Difficulty in Removing Second Electron in Alkali Metals

The removal of the second electron in alkali metals can be considered difficult. This is due to the following reasons:

1. Electron Configuration:
- Alkali metals have a general electron configuration of [noble gas] ns1, where 'n' represents the principal quantum number.
- The first electron is easily removed from the outermost 'ns1' orbital, resulting in a stable noble gas configuration.
- However, the removal of the second electron would require breaking into the stable noble gas configuration, which requires a significant amount of energy.

2. Ionization Energy:
- The energy required to remove an electron from an atom is known as ionization energy.
- The ionization energy generally increases as we move from left to right across a period in the periodic table.
- Alkali metals are located in Group 1, the leftmost group of the periodic table, meaning they have the lowest ionization energies in their respective periods.
- Despite having relatively low ionization energies, the removal of the second electron still requires more energy compared to removing the first electron.

3. Shielding Effect:
- The shielding effect refers to the repulsion between electrons in different energy levels, which reduces the effective nuclear charge experienced by an electron in the outermost energy level.
- In alkali metals, the outermost electron experiences a weaker effective nuclear charge due to the shielding effect of the inner electrons.
- However, as we remove the first electron, the effective nuclear charge experienced by the second electron increases, making it more difficult to remove.
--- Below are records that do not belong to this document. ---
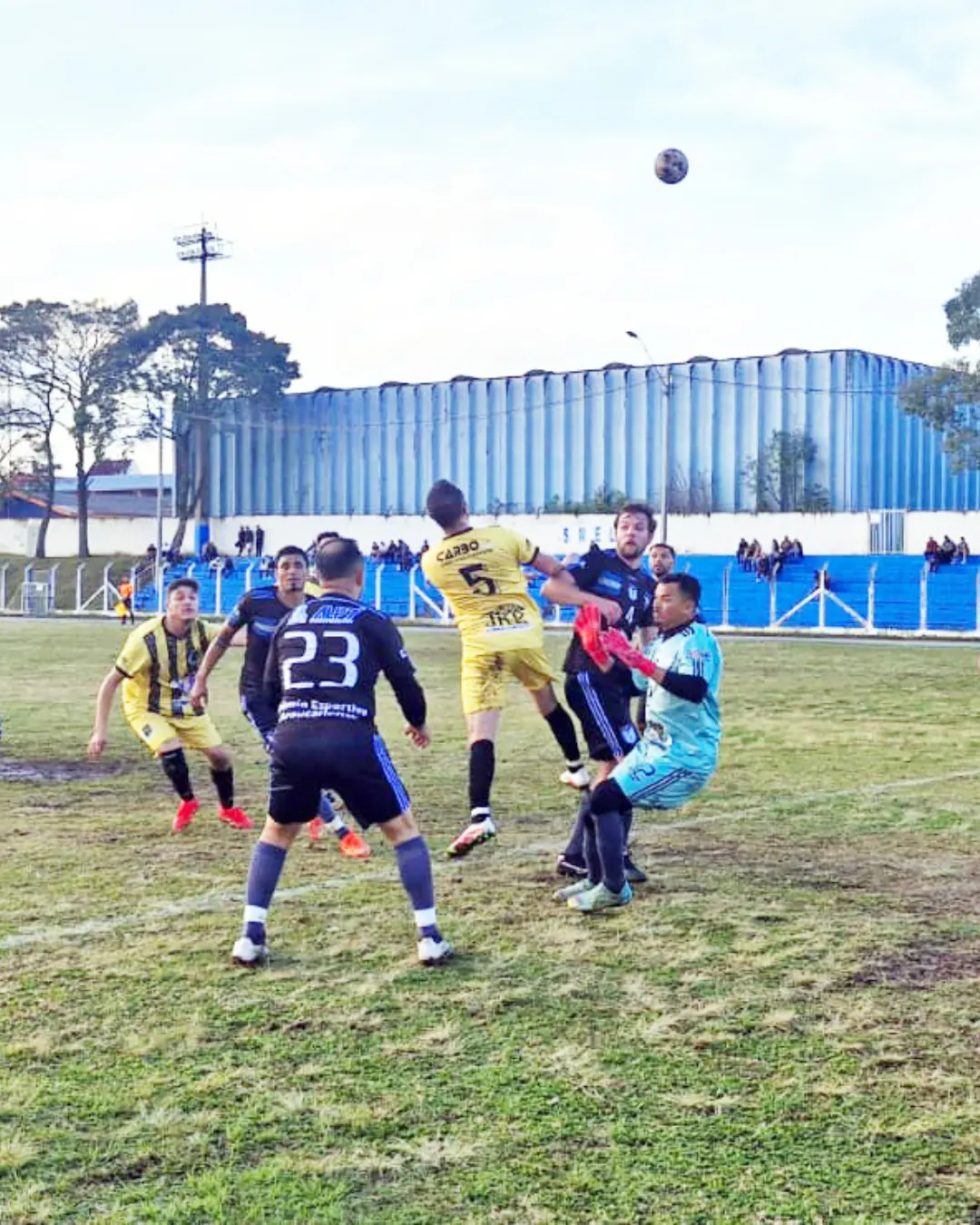 Grêmio Araucariense e Contenda são os finalistas da Primeirona Municipal
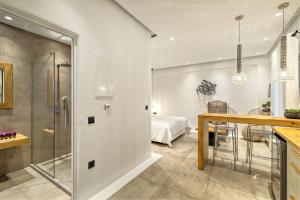 Koupelna v ubytování Portes Suites & Villas Mykonos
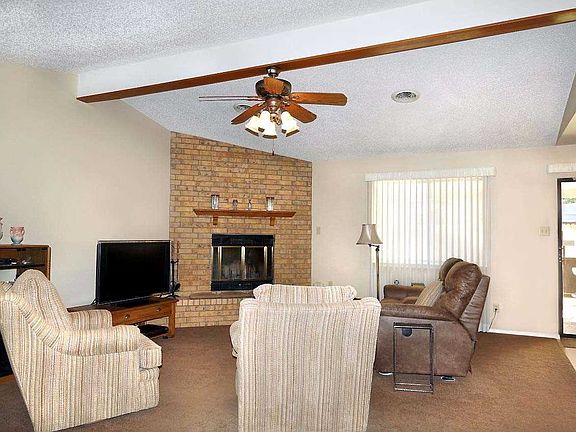 4th image of 3018 N Elm Ave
4. Electrostatic Attraction:
- The second electron in alkali metals is held more strongly by the positively charged nucleus compared to the first electron.
- The electrostatic attraction between the negatively charged electron and the positively charged nucleus increases as we move closer to the nucleus.
- Therefore, the second electron experiences a stronger electrostatic attraction, making it more difficult to remove.

Overall, the removal of the second electron in alkali metals can be considered difficult due to factors such as electron configuration, ionization energy, shielding effect, and electrostatic attraction. However, it is important to note that the difficulty in removing the second electron decreases as we move down the alkali metal group, as the atomic radius increases and the effective nuclear charge experienced by the outermost electron decreases.